The records that follow need to be output exactly as they are.

Start of Exercise data

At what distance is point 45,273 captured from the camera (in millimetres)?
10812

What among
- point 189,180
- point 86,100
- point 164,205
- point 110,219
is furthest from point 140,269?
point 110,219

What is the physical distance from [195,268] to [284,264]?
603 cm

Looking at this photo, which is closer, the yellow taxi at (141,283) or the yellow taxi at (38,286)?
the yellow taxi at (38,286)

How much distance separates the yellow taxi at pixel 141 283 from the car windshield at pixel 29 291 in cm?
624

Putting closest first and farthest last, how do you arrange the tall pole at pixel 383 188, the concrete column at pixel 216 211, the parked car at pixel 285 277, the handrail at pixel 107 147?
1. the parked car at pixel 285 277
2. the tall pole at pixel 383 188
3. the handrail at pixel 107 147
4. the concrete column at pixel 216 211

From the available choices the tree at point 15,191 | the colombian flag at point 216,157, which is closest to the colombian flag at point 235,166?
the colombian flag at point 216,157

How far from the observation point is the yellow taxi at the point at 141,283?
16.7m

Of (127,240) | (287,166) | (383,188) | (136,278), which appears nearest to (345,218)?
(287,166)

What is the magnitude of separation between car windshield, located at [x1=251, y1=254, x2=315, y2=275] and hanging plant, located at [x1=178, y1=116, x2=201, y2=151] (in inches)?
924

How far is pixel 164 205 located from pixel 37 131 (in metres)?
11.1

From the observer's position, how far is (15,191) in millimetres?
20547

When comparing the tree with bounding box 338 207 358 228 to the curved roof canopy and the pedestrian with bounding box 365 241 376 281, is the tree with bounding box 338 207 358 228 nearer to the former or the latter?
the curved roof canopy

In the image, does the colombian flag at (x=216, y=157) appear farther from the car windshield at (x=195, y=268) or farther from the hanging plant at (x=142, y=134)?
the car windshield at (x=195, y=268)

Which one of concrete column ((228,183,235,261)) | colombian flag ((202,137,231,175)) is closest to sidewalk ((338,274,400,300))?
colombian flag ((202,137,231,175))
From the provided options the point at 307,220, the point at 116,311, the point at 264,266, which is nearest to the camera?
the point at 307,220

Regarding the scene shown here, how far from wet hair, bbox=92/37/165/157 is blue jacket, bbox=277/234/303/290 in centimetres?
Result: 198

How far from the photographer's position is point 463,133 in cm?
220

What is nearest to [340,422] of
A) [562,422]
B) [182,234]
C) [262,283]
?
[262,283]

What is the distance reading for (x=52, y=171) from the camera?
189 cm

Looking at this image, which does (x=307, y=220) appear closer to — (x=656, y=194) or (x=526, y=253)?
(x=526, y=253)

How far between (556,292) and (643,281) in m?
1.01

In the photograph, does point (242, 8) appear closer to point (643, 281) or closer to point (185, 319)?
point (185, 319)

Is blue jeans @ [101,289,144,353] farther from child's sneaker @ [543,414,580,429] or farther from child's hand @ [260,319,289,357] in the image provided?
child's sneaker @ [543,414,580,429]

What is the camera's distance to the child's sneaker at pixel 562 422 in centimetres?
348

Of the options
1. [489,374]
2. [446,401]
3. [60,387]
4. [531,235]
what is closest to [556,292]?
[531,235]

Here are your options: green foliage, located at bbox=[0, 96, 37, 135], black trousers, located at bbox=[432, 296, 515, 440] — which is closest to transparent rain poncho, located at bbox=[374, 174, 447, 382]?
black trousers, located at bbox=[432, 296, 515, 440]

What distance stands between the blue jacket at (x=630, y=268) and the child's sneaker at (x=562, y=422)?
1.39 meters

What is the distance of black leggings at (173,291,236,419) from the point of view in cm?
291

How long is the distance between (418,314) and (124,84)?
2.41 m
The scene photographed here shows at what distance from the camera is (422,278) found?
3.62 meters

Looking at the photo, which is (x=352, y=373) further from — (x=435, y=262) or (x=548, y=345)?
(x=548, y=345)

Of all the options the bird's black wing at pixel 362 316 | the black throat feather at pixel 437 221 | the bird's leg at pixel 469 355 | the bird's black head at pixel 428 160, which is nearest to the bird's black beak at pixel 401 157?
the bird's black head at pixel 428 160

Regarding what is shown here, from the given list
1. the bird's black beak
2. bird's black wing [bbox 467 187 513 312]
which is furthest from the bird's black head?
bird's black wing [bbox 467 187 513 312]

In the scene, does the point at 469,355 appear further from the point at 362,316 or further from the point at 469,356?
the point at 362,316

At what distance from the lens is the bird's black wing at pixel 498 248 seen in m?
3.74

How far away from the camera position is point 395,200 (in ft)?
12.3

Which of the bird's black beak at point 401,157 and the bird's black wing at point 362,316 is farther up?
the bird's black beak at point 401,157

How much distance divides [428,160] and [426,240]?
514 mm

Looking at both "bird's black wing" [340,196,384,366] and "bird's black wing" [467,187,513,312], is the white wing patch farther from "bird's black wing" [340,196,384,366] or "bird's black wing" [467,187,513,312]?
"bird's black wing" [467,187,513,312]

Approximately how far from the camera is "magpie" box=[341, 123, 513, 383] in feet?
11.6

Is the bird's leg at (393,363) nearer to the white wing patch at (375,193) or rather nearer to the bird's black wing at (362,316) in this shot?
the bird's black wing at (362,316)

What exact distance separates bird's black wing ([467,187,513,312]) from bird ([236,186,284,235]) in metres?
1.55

End of Exercise data

■ **Task result**:
At what distance is point 45,273 captured from the camera (in millimetres)?
10812

What among
- point 189,180
- point 86,100
- point 164,205
- point 110,219
is furthest from point 140,269?
point 110,219

What is the physical distance from [195,268] to [284,264]?
603 cm

Looking at this photo, which is closer, the yellow taxi at (141,283) or the yellow taxi at (38,286)?
the yellow taxi at (38,286)

How much distance separates the yellow taxi at pixel 141 283 from the car windshield at pixel 29 291 in cm?
624

Putting closest first and farthest last, how do you arrange the tall pole at pixel 383 188, the concrete column at pixel 216 211, the parked car at pixel 285 277, the handrail at pixel 107 147?
1. the parked car at pixel 285 277
2. the tall pole at pixel 383 188
3. the handrail at pixel 107 147
4. the concrete column at pixel 216 211

From the available choices the tree at point 15,191 | the colombian flag at point 216,157, which is closest to the colombian flag at point 235,166?
the colombian flag at point 216,157

How far from the observation point is the yellow taxi at the point at 141,283?
16.7m

Of (127,240) | (287,166) | (383,188) | (136,278), which appears nearest to (345,218)?
(287,166)

What is the magnitude of separation between car windshield, located at [x1=251, y1=254, x2=315, y2=275] and hanging plant, located at [x1=178, y1=116, x2=201, y2=151] (in inches)?
924

How far is pixel 164 205 located from pixel 37 131 (in metres)?
11.1

From the observer's position, how far is (15,191) in millimetres?
20547

When comparing the tree with bounding box 338 207 358 228 to the curved roof canopy and the pedestrian with bounding box 365 241 376 281, is the tree with bounding box 338 207 358 228 nearer to the former or the latter?
the curved roof canopy

In the image, does the colombian flag at (x=216, y=157) appear farther from the car windshield at (x=195, y=268) or farther from the hanging plant at (x=142, y=134)?
the car windshield at (x=195, y=268)

Which one of concrete column ((228,183,235,261)) | colombian flag ((202,137,231,175)) is closest to sidewalk ((338,274,400,300))?
colombian flag ((202,137,231,175))
From the provided options the point at 307,220, the point at 116,311, the point at 264,266, which is nearest to the camera?
the point at 307,220

Regarding the scene shown here, how far from wet hair, bbox=92/37/165/157 is blue jacket, bbox=277/234/303/290 in centimetres?
Result: 198

How far from the photographer's position is point 463,133 in cm?
220

What is nearest to [340,422] of
A) [562,422]
B) [182,234]
C) [262,283]
?
[262,283]

What is the distance reading for (x=52, y=171) from the camera?
189 cm

Looking at this image, which does (x=307, y=220) appear closer to — (x=656, y=194) or (x=526, y=253)?
(x=526, y=253)

How far between (556,292) and (643,281) in m?
1.01

In the photograph, does point (242, 8) appear closer to point (643, 281) or closer to point (185, 319)?
point (185, 319)

Is blue jeans @ [101,289,144,353] farther from child's sneaker @ [543,414,580,429] or farther from child's hand @ [260,319,289,357] in the image provided?
child's sneaker @ [543,414,580,429]

What is the camera's distance to the child's sneaker at pixel 562 422 in centimetres?
348

Of the options
1. [489,374]
2. [446,401]
3. [60,387]
4. [531,235]
what is closest to [556,292]?
[531,235]

Here are your options: green foliage, located at bbox=[0, 96, 37, 135], black trousers, located at bbox=[432, 296, 515, 440] — which is closest to transparent rain poncho, located at bbox=[374, 174, 447, 382]?
black trousers, located at bbox=[432, 296, 515, 440]

What distance stands between the blue jacket at (x=630, y=268) and the child's sneaker at (x=562, y=422)?
1.39 meters

What is the distance of black leggings at (173,291,236,419) from the point of view in cm?
291

How long is the distance between (418,314) and (124,84)?
2.41 m
The scene photographed here shows at what distance from the camera is (422,278) found?
3.62 meters

Looking at the photo, which is (x=352, y=373) further from — (x=435, y=262) or (x=548, y=345)?
(x=548, y=345)

Of all the options the bird's black wing at pixel 362 316 | the black throat feather at pixel 437 221 | the bird's leg at pixel 469 355 | the bird's black head at pixel 428 160, which is nearest to the bird's black beak at pixel 401 157?
the bird's black head at pixel 428 160

Regarding what is shown here, from the given list
1. the bird's black beak
2. bird's black wing [bbox 467 187 513 312]
which is furthest from the bird's black head?
bird's black wing [bbox 467 187 513 312]

In the scene, does the point at 469,355 appear further from the point at 362,316 or further from the point at 469,356?
the point at 362,316

At what distance from the lens is the bird's black wing at pixel 498 248 seen in m?
3.74

How far away from the camera position is point 395,200 (in ft)?
12.3

Which of the bird's black beak at point 401,157 and the bird's black wing at point 362,316 is farther up?
the bird's black beak at point 401,157

How much distance divides [428,160] and [426,240]?
514 mm

Looking at both "bird's black wing" [340,196,384,366] and "bird's black wing" [467,187,513,312], is the white wing patch farther from "bird's black wing" [340,196,384,366] or "bird's black wing" [467,187,513,312]?
"bird's black wing" [467,187,513,312]

Approximately how far from the camera is "magpie" box=[341, 123, 513, 383] in feet?
11.6

Is the bird's leg at (393,363) nearer to the white wing patch at (375,193) or rather nearer to the bird's black wing at (362,316) in this shot?
the bird's black wing at (362,316)

What exact distance separates bird's black wing ([467,187,513,312]) from bird ([236,186,284,235]) in metres?
1.55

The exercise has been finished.